(Stored entries)
┌────────

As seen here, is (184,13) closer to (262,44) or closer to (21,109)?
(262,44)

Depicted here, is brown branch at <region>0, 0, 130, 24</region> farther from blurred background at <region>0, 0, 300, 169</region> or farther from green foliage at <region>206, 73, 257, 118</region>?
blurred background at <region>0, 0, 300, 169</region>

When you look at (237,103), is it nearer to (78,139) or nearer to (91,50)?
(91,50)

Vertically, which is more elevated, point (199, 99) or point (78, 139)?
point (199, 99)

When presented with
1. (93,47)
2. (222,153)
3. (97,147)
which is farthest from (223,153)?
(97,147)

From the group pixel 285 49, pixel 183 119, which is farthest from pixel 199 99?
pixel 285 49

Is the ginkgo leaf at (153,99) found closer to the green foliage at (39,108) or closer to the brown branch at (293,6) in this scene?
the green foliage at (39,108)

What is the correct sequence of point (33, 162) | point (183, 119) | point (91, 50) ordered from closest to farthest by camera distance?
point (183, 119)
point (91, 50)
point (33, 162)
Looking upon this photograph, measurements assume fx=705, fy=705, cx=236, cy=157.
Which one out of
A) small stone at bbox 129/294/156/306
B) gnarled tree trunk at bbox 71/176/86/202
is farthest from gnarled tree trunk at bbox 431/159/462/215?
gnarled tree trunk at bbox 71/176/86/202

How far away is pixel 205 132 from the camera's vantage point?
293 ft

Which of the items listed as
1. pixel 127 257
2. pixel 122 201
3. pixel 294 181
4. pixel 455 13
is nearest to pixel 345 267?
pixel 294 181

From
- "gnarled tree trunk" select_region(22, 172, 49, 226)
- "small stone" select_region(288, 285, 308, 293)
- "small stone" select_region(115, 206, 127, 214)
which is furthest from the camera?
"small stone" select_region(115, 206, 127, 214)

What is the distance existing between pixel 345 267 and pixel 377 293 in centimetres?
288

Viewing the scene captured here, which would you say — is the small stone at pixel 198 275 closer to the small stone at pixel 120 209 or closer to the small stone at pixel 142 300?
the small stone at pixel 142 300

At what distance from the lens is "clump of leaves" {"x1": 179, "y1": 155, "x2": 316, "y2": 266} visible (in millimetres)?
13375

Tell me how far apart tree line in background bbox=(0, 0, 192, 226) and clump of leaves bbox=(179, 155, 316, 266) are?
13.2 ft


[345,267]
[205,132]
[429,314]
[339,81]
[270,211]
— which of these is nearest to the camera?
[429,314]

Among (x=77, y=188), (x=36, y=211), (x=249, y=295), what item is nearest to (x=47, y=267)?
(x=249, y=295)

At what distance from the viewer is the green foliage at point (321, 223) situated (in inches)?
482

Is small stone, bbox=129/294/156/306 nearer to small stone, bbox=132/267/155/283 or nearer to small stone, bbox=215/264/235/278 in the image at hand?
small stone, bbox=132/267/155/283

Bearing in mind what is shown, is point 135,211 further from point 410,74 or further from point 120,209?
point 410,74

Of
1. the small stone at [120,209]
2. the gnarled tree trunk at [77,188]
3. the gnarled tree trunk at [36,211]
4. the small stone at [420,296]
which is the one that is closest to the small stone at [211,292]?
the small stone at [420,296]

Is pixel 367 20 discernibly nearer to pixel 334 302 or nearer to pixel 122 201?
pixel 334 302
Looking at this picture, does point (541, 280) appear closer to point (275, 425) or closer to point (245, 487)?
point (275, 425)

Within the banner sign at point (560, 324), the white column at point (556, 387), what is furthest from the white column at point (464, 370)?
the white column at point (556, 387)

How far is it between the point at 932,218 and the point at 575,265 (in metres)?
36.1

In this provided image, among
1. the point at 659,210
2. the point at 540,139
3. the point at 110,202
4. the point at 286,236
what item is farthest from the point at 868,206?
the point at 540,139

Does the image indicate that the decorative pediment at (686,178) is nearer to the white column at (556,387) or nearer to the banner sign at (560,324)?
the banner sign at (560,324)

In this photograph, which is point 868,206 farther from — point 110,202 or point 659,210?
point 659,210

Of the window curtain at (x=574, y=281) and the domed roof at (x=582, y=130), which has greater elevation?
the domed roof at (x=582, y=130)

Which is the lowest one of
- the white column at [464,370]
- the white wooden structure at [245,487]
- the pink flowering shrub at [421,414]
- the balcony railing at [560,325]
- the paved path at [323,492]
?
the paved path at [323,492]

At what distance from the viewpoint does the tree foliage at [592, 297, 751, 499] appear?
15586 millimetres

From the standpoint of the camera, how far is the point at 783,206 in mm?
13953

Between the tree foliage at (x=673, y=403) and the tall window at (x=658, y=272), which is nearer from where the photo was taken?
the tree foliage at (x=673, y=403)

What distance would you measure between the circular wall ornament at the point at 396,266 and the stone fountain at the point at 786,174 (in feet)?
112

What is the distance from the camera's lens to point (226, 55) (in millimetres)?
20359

└────────

→ **WORK TO DO**
Lay out the records from the line with "In this photograph, which" through the end of the records as a two-column CSV with the columns entry and answer, one row per record. Put each field in quotation marks and replace any line breaks in it with spaces.

→ **FINAL RESULT**
entry,answer
"In this photograph, which is point 868,206 farther from — point 110,202 or point 659,210?","point 659,210"
"Of the window curtain at (x=574, y=281) and the domed roof at (x=582, y=130), which has greater elevation?","the domed roof at (x=582, y=130)"
"Which is the lowest one of - the white column at [464,370] - the white wooden structure at [245,487] - the pink flowering shrub at [421,414] - the balcony railing at [560,325] - the paved path at [323,492] ?","the paved path at [323,492]"
"At what distance from the viewpoint does the tree foliage at [592, 297, 751, 499] appear?","15586 millimetres"
"From the standpoint of the camera, how far is the point at 783,206 in mm?","13953"
"Between the tree foliage at (x=673, y=403) and the tall window at (x=658, y=272), which is nearer from where the photo was taken?","the tree foliage at (x=673, y=403)"
"What distance would you measure between the circular wall ornament at the point at 396,266 and the stone fountain at the point at 786,174 (in feet)?","112"
"What is the distance from the camera's lens to point (226, 55) (in millimetres)?","20359"